Mr Benjamin did confirm that deflation is measured by looking at the slide in the CPI. While he may not have cause to worry because the CPI did not slide 1.6% from June 2015 to December 2015, as Chief Statistician, he certainly should have cause to worry because the CPI did slide 2.07% year-over-year from December 2014 to December 2015. The CPI declined 0.22% from H1 2014 to H1 2015. Incidentally, that was correctly confirmed in the Finance Minister’s budget speech. Where it gets very troubling is that the Finance Minister claimed at paragraph 3.14 of that speech that deflation was at 1.8% by the end of December 2015 (ostensibly compared to December 2014). This is disputed by Mr Benjamin’s very own figures which put the CPI at the end of Dec 2014 at 113.94 versus 111.87 at the end of December 2015. That is deflation at 2.07%, not at the 1.8% claimed by the Minister of Finance in his budget speech! Mr Benjamin refers to imports of consumer goods increasing by quarter in 2015 as a “…proxy of consumers’ willingness to spend”. The Finance Minister at paragraph 3.8 reported a significant 17.7% decline in merchandise imports. How do we solve this telling contradiction between the Finance Minister and his Chief Statistician? Importing does not compute or translate to buying. Plus, VAT collections and remittances declined amidst falling export revenues. If this is Mr Benjamin’s definition of consumer confidence heading in the right direction, I don’t want to wait to hear from him when consumer confidence begins to head in the wrong direction.

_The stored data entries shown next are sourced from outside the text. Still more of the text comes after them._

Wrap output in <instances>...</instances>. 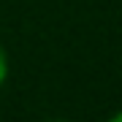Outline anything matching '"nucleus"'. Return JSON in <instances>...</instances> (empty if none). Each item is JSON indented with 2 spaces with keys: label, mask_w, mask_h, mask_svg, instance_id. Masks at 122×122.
<instances>
[{
  "label": "nucleus",
  "mask_w": 122,
  "mask_h": 122,
  "mask_svg": "<svg viewBox=\"0 0 122 122\" xmlns=\"http://www.w3.org/2000/svg\"><path fill=\"white\" fill-rule=\"evenodd\" d=\"M5 76H8V57H5V49H3V44H0V87H3Z\"/></svg>",
  "instance_id": "obj_1"
},
{
  "label": "nucleus",
  "mask_w": 122,
  "mask_h": 122,
  "mask_svg": "<svg viewBox=\"0 0 122 122\" xmlns=\"http://www.w3.org/2000/svg\"><path fill=\"white\" fill-rule=\"evenodd\" d=\"M109 122H122V111H119V114H114V117H111Z\"/></svg>",
  "instance_id": "obj_2"
},
{
  "label": "nucleus",
  "mask_w": 122,
  "mask_h": 122,
  "mask_svg": "<svg viewBox=\"0 0 122 122\" xmlns=\"http://www.w3.org/2000/svg\"><path fill=\"white\" fill-rule=\"evenodd\" d=\"M49 122H68V119H49Z\"/></svg>",
  "instance_id": "obj_3"
}]
</instances>
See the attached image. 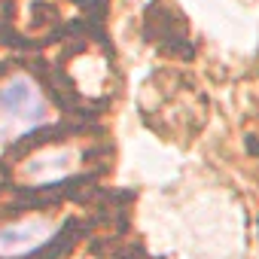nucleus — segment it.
Returning a JSON list of instances; mask_svg holds the SVG:
<instances>
[{
  "mask_svg": "<svg viewBox=\"0 0 259 259\" xmlns=\"http://www.w3.org/2000/svg\"><path fill=\"white\" fill-rule=\"evenodd\" d=\"M46 101L28 76H13L0 89V141H16L46 119Z\"/></svg>",
  "mask_w": 259,
  "mask_h": 259,
  "instance_id": "obj_1",
  "label": "nucleus"
},
{
  "mask_svg": "<svg viewBox=\"0 0 259 259\" xmlns=\"http://www.w3.org/2000/svg\"><path fill=\"white\" fill-rule=\"evenodd\" d=\"M73 159H76V153H70V150H46V153L28 159V165H22V177L37 183V186L55 183L70 171Z\"/></svg>",
  "mask_w": 259,
  "mask_h": 259,
  "instance_id": "obj_3",
  "label": "nucleus"
},
{
  "mask_svg": "<svg viewBox=\"0 0 259 259\" xmlns=\"http://www.w3.org/2000/svg\"><path fill=\"white\" fill-rule=\"evenodd\" d=\"M58 238L49 217H19L0 223V259H31Z\"/></svg>",
  "mask_w": 259,
  "mask_h": 259,
  "instance_id": "obj_2",
  "label": "nucleus"
}]
</instances>
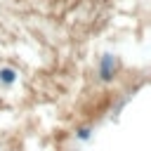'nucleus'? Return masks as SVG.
Segmentation results:
<instances>
[{
	"label": "nucleus",
	"instance_id": "nucleus-1",
	"mask_svg": "<svg viewBox=\"0 0 151 151\" xmlns=\"http://www.w3.org/2000/svg\"><path fill=\"white\" fill-rule=\"evenodd\" d=\"M113 68H116V59L111 57V54H104L101 57V64H99V76H101V80H111L113 78Z\"/></svg>",
	"mask_w": 151,
	"mask_h": 151
},
{
	"label": "nucleus",
	"instance_id": "nucleus-2",
	"mask_svg": "<svg viewBox=\"0 0 151 151\" xmlns=\"http://www.w3.org/2000/svg\"><path fill=\"white\" fill-rule=\"evenodd\" d=\"M0 80H2L5 85H12V83L17 80V71H14V68H9V66L0 68Z\"/></svg>",
	"mask_w": 151,
	"mask_h": 151
},
{
	"label": "nucleus",
	"instance_id": "nucleus-3",
	"mask_svg": "<svg viewBox=\"0 0 151 151\" xmlns=\"http://www.w3.org/2000/svg\"><path fill=\"white\" fill-rule=\"evenodd\" d=\"M90 132H92L90 127H83V130L78 132V139H83V142H85V139H90Z\"/></svg>",
	"mask_w": 151,
	"mask_h": 151
}]
</instances>
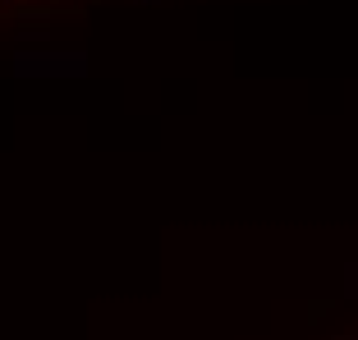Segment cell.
Listing matches in <instances>:
<instances>
[{"instance_id": "cell-1", "label": "cell", "mask_w": 358, "mask_h": 340, "mask_svg": "<svg viewBox=\"0 0 358 340\" xmlns=\"http://www.w3.org/2000/svg\"><path fill=\"white\" fill-rule=\"evenodd\" d=\"M14 74H23V78H42V74H55V78H69V74H87V55L83 51H37V55H28L23 51L19 55V64H14Z\"/></svg>"}, {"instance_id": "cell-2", "label": "cell", "mask_w": 358, "mask_h": 340, "mask_svg": "<svg viewBox=\"0 0 358 340\" xmlns=\"http://www.w3.org/2000/svg\"><path fill=\"white\" fill-rule=\"evenodd\" d=\"M0 5H14V0H0Z\"/></svg>"}]
</instances>
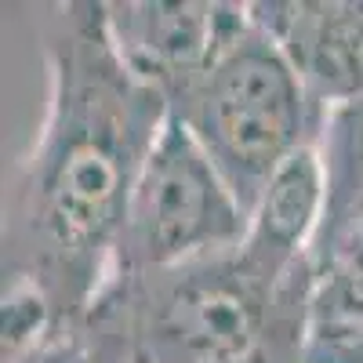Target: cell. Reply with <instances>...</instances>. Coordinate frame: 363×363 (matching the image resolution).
<instances>
[{
	"instance_id": "cell-1",
	"label": "cell",
	"mask_w": 363,
	"mask_h": 363,
	"mask_svg": "<svg viewBox=\"0 0 363 363\" xmlns=\"http://www.w3.org/2000/svg\"><path fill=\"white\" fill-rule=\"evenodd\" d=\"M44 120L4 189V284L37 287L73 327L109 284L131 189L171 116L109 40L102 0L48 8Z\"/></svg>"
},
{
	"instance_id": "cell-2",
	"label": "cell",
	"mask_w": 363,
	"mask_h": 363,
	"mask_svg": "<svg viewBox=\"0 0 363 363\" xmlns=\"http://www.w3.org/2000/svg\"><path fill=\"white\" fill-rule=\"evenodd\" d=\"M313 258L272 265L247 244L109 277L73 323L95 363H306Z\"/></svg>"
},
{
	"instance_id": "cell-3",
	"label": "cell",
	"mask_w": 363,
	"mask_h": 363,
	"mask_svg": "<svg viewBox=\"0 0 363 363\" xmlns=\"http://www.w3.org/2000/svg\"><path fill=\"white\" fill-rule=\"evenodd\" d=\"M171 116L218 167L247 218L280 164L301 145H316L320 135L294 69L255 18L244 37L171 99Z\"/></svg>"
},
{
	"instance_id": "cell-4",
	"label": "cell",
	"mask_w": 363,
	"mask_h": 363,
	"mask_svg": "<svg viewBox=\"0 0 363 363\" xmlns=\"http://www.w3.org/2000/svg\"><path fill=\"white\" fill-rule=\"evenodd\" d=\"M247 225V211L240 207L218 167L207 160L196 138L167 116L131 189L109 277L171 269L240 247Z\"/></svg>"
},
{
	"instance_id": "cell-5",
	"label": "cell",
	"mask_w": 363,
	"mask_h": 363,
	"mask_svg": "<svg viewBox=\"0 0 363 363\" xmlns=\"http://www.w3.org/2000/svg\"><path fill=\"white\" fill-rule=\"evenodd\" d=\"M109 40L142 84L171 99L251 29V4L102 0Z\"/></svg>"
},
{
	"instance_id": "cell-6",
	"label": "cell",
	"mask_w": 363,
	"mask_h": 363,
	"mask_svg": "<svg viewBox=\"0 0 363 363\" xmlns=\"http://www.w3.org/2000/svg\"><path fill=\"white\" fill-rule=\"evenodd\" d=\"M251 18L287 58L320 128L363 95V0H265Z\"/></svg>"
},
{
	"instance_id": "cell-7",
	"label": "cell",
	"mask_w": 363,
	"mask_h": 363,
	"mask_svg": "<svg viewBox=\"0 0 363 363\" xmlns=\"http://www.w3.org/2000/svg\"><path fill=\"white\" fill-rule=\"evenodd\" d=\"M323 164L316 145H301L262 189L244 244L272 265H298L313 251L323 222Z\"/></svg>"
},
{
	"instance_id": "cell-8",
	"label": "cell",
	"mask_w": 363,
	"mask_h": 363,
	"mask_svg": "<svg viewBox=\"0 0 363 363\" xmlns=\"http://www.w3.org/2000/svg\"><path fill=\"white\" fill-rule=\"evenodd\" d=\"M323 164V222L313 247L363 218V95L330 109L316 135Z\"/></svg>"
},
{
	"instance_id": "cell-9",
	"label": "cell",
	"mask_w": 363,
	"mask_h": 363,
	"mask_svg": "<svg viewBox=\"0 0 363 363\" xmlns=\"http://www.w3.org/2000/svg\"><path fill=\"white\" fill-rule=\"evenodd\" d=\"M62 327L51 301L29 284H4L0 309V363H18Z\"/></svg>"
},
{
	"instance_id": "cell-10",
	"label": "cell",
	"mask_w": 363,
	"mask_h": 363,
	"mask_svg": "<svg viewBox=\"0 0 363 363\" xmlns=\"http://www.w3.org/2000/svg\"><path fill=\"white\" fill-rule=\"evenodd\" d=\"M306 363H363V330H316Z\"/></svg>"
},
{
	"instance_id": "cell-11",
	"label": "cell",
	"mask_w": 363,
	"mask_h": 363,
	"mask_svg": "<svg viewBox=\"0 0 363 363\" xmlns=\"http://www.w3.org/2000/svg\"><path fill=\"white\" fill-rule=\"evenodd\" d=\"M18 363H95V356L87 352L84 338L77 335V327H58L44 345H37Z\"/></svg>"
}]
</instances>
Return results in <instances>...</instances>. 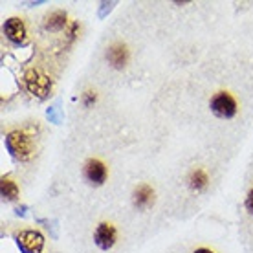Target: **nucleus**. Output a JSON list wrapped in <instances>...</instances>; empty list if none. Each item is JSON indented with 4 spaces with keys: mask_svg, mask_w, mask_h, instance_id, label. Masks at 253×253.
I'll return each instance as SVG.
<instances>
[{
    "mask_svg": "<svg viewBox=\"0 0 253 253\" xmlns=\"http://www.w3.org/2000/svg\"><path fill=\"white\" fill-rule=\"evenodd\" d=\"M15 242L22 253H42L44 248V237L41 231L35 229H22L15 235Z\"/></svg>",
    "mask_w": 253,
    "mask_h": 253,
    "instance_id": "20e7f679",
    "label": "nucleus"
},
{
    "mask_svg": "<svg viewBox=\"0 0 253 253\" xmlns=\"http://www.w3.org/2000/svg\"><path fill=\"white\" fill-rule=\"evenodd\" d=\"M24 86L32 95L39 99H46L51 92V79L41 70H28L24 74Z\"/></svg>",
    "mask_w": 253,
    "mask_h": 253,
    "instance_id": "7ed1b4c3",
    "label": "nucleus"
},
{
    "mask_svg": "<svg viewBox=\"0 0 253 253\" xmlns=\"http://www.w3.org/2000/svg\"><path fill=\"white\" fill-rule=\"evenodd\" d=\"M83 176H84V180H86L90 185L101 187L108 178V167L103 164L101 160L90 158V160H86V164L83 167Z\"/></svg>",
    "mask_w": 253,
    "mask_h": 253,
    "instance_id": "39448f33",
    "label": "nucleus"
},
{
    "mask_svg": "<svg viewBox=\"0 0 253 253\" xmlns=\"http://www.w3.org/2000/svg\"><path fill=\"white\" fill-rule=\"evenodd\" d=\"M0 195L6 202H15L19 200V185L17 182H13L9 178H2L0 182Z\"/></svg>",
    "mask_w": 253,
    "mask_h": 253,
    "instance_id": "f8f14e48",
    "label": "nucleus"
},
{
    "mask_svg": "<svg viewBox=\"0 0 253 253\" xmlns=\"http://www.w3.org/2000/svg\"><path fill=\"white\" fill-rule=\"evenodd\" d=\"M244 208H246L248 213H250V215L253 216V187L250 191H248L246 200H244Z\"/></svg>",
    "mask_w": 253,
    "mask_h": 253,
    "instance_id": "4468645a",
    "label": "nucleus"
},
{
    "mask_svg": "<svg viewBox=\"0 0 253 253\" xmlns=\"http://www.w3.org/2000/svg\"><path fill=\"white\" fill-rule=\"evenodd\" d=\"M156 200V193L149 184H139L132 191V206L138 211H145L154 204Z\"/></svg>",
    "mask_w": 253,
    "mask_h": 253,
    "instance_id": "1a4fd4ad",
    "label": "nucleus"
},
{
    "mask_svg": "<svg viewBox=\"0 0 253 253\" xmlns=\"http://www.w3.org/2000/svg\"><path fill=\"white\" fill-rule=\"evenodd\" d=\"M187 185H189L191 191H195V193H202V191L208 189L209 185V176L208 172L204 171V169H193L189 172V176H187Z\"/></svg>",
    "mask_w": 253,
    "mask_h": 253,
    "instance_id": "9d476101",
    "label": "nucleus"
},
{
    "mask_svg": "<svg viewBox=\"0 0 253 253\" xmlns=\"http://www.w3.org/2000/svg\"><path fill=\"white\" fill-rule=\"evenodd\" d=\"M81 101L84 107H92V105L97 101V94H95L94 90H86V92L81 95Z\"/></svg>",
    "mask_w": 253,
    "mask_h": 253,
    "instance_id": "ddd939ff",
    "label": "nucleus"
},
{
    "mask_svg": "<svg viewBox=\"0 0 253 253\" xmlns=\"http://www.w3.org/2000/svg\"><path fill=\"white\" fill-rule=\"evenodd\" d=\"M6 149L15 160L26 162V160L32 158L33 154L32 138L22 130H11V132L6 134Z\"/></svg>",
    "mask_w": 253,
    "mask_h": 253,
    "instance_id": "f257e3e1",
    "label": "nucleus"
},
{
    "mask_svg": "<svg viewBox=\"0 0 253 253\" xmlns=\"http://www.w3.org/2000/svg\"><path fill=\"white\" fill-rule=\"evenodd\" d=\"M118 241V231H116L114 224L110 222H101L97 224V228L94 229V244L103 252L112 250Z\"/></svg>",
    "mask_w": 253,
    "mask_h": 253,
    "instance_id": "423d86ee",
    "label": "nucleus"
},
{
    "mask_svg": "<svg viewBox=\"0 0 253 253\" xmlns=\"http://www.w3.org/2000/svg\"><path fill=\"white\" fill-rule=\"evenodd\" d=\"M66 13L61 11V9H57V11L50 13L48 17H46L44 20V28L48 30V32H59V30H63V28H66Z\"/></svg>",
    "mask_w": 253,
    "mask_h": 253,
    "instance_id": "9b49d317",
    "label": "nucleus"
},
{
    "mask_svg": "<svg viewBox=\"0 0 253 253\" xmlns=\"http://www.w3.org/2000/svg\"><path fill=\"white\" fill-rule=\"evenodd\" d=\"M4 30V35L9 42H13L15 46H22L28 39V30H26V24L19 17H9V19L4 22L2 26Z\"/></svg>",
    "mask_w": 253,
    "mask_h": 253,
    "instance_id": "0eeeda50",
    "label": "nucleus"
},
{
    "mask_svg": "<svg viewBox=\"0 0 253 253\" xmlns=\"http://www.w3.org/2000/svg\"><path fill=\"white\" fill-rule=\"evenodd\" d=\"M193 253H215L213 250H209V248H196Z\"/></svg>",
    "mask_w": 253,
    "mask_h": 253,
    "instance_id": "2eb2a0df",
    "label": "nucleus"
},
{
    "mask_svg": "<svg viewBox=\"0 0 253 253\" xmlns=\"http://www.w3.org/2000/svg\"><path fill=\"white\" fill-rule=\"evenodd\" d=\"M209 108L211 112L218 118V120H231L239 112V105L237 99L229 92H216L211 99H209Z\"/></svg>",
    "mask_w": 253,
    "mask_h": 253,
    "instance_id": "f03ea898",
    "label": "nucleus"
},
{
    "mask_svg": "<svg viewBox=\"0 0 253 253\" xmlns=\"http://www.w3.org/2000/svg\"><path fill=\"white\" fill-rule=\"evenodd\" d=\"M108 64L114 70H123L128 64V59H130V51L123 42H114L107 48V53H105Z\"/></svg>",
    "mask_w": 253,
    "mask_h": 253,
    "instance_id": "6e6552de",
    "label": "nucleus"
}]
</instances>
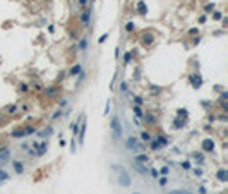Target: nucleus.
<instances>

Mr Benjamin admonished Stabroek News for failing to seek clarification on situations where a clear misunderstanding of fundamentals of the economy led to faulty analysis and confusion. It is clear that those with the supposed clearest understanding of the fundamentals of the economy are decidedly unclear on matters that require the utmost clarity. One has to wonder if it is time to consult the voodoo priest or obeah man to get straight advice about the real state of our economy. There is considerable doubt over this whole year 2015 GDP real growth rate number and this doubt casts serious doubt on the entire economy. If the numbers thrown out by the government do not meet the smell test, then the society has no clue if they are actually sinking or swimming.